Verschiedene Automodelle nebeneinander auf einem Parkplatz.

Gebrauchtwagenpreise fallen

Die seit der Corona-Pandemie konstant hohen Preise für Gebrauchte sind im ersten Halbjahr 2026 spürbar gesunken. Welche Segmente besonders profitieren und wie sich die Nachfrage nach gebrauchten E-Autos entwickelt.

Von Jakob Stantejsky,

Der österreichische Gebrauchtwagenmarkt entwickelt sich, erstmals seit Corona, aktuell klar zugunsten der Käufer. Im Juni 2026 wechselten Gebrauchtwagen laut dem aktuellen AutoScout24-Preisindex im Schnitt für 28.085 Euro den Besitzer – um 991 Euro weniger als noch zu Jahresbeginn. Gegenüber dem Vorjahresmonat Juni 2025 lässt sich sogar eine Ersparnis von rund 1.600 Euro erzielen, was einem Rückgang von 5,4 Prozent entspricht.

Die einzelnen Segmente im Überblick

Besonders stark sanken die Preise bei Sportwagen: Ihr Durchschnittspreis fiel seit Jänner um 5.217 Euro beziehungsweise 6,54 Prozent auf 74.555 Euro – der größte Rückgang aller Fahrzeugklassen im ersten Halbjahr 2026. Doch auch die alltagstauglichere Mittelklasse verbilligte sich spürbar: Der Durchschnittspreis sank um 1.454 Euro auf 24.490 Euro, ein Minus von 5,60 Prozent. Fahrzeuge der Oberklasse kosten nun im Schnitt 58.037 Euro, das sind 3.358 Euro (5,47 Prozent) weniger als zu Jahresbeginn. Die obere Mittelklasse liegt bei 30.042 Euro (minus 3,66 Prozent), SUVs und Geländewagen bei 33.685 Euro (2,86 Prozent). Vans und Kleinbusse verzeichneten einen Rückgang um 2,77 Prozent auf 25.791 Euro.

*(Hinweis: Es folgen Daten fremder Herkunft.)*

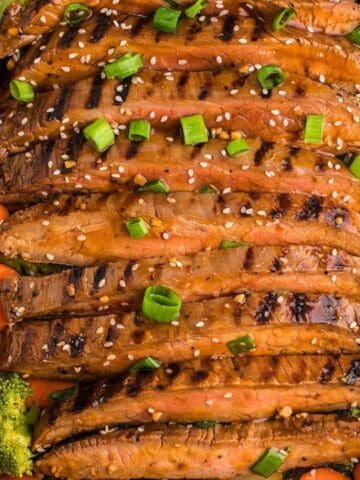 Grilled steak slices on a bed of broccoli and carrots, garnished with sesame seeds and chopped green onions in a Staub dish.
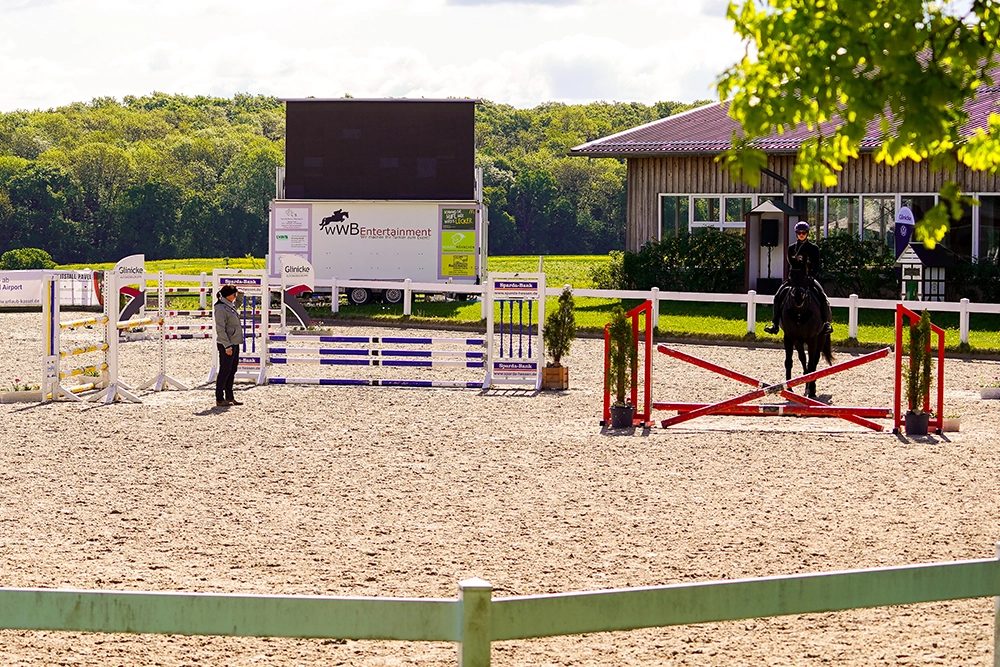 Reiterin auf schwarzbraunem Pferd überspringt Hindernis auf Reitplatz. Christina Pavel beobachtet.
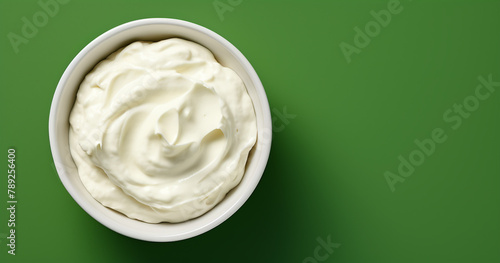 Top view of bowl with white quark or cream on side of green background with copy space сreated with Generative Ai photo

Für besonders preisbewusste Kunden leider weniger erfreulich: Die kleinsten Fahrzeuge profitieren am wenigsten von dem grundsätzlich erfreulichen Trend. So kosten Kompaktklasse-Fahrzeuge mit durchschnittlich 20.278 Euro nur 1,47 Prozent weniger und Kleinwagen blieben mit durchschnittlich 14.552 Euro sogar nahezu stabil.

E-Autos werden gefragter

Parallel zu den sinkenden Preisen verschiebt sich die Nachfrage auf dem Gebrauchtwagenmarkt deutlich in Richtung Elektromobilität. Seit Jahresbeginn stieg das Interesse an gebrauchten Elektroautos auf AutoScout24 um 40 Prozent. Gleichzeitig verloren Fahrzeuge mit Verbrennungsmotor an Zugkraft: Die Nachfrage nach Dieselfahrzeugen sank um 20 Prozent, jene nach Benzinern um 15 Prozent. Energiepreise, geopolitische Unsicherheiten und ein wachsendes Kostenbewusstsein treiben immer mehr Käuferinnen und Käufer in Richtung Elektroantrieb.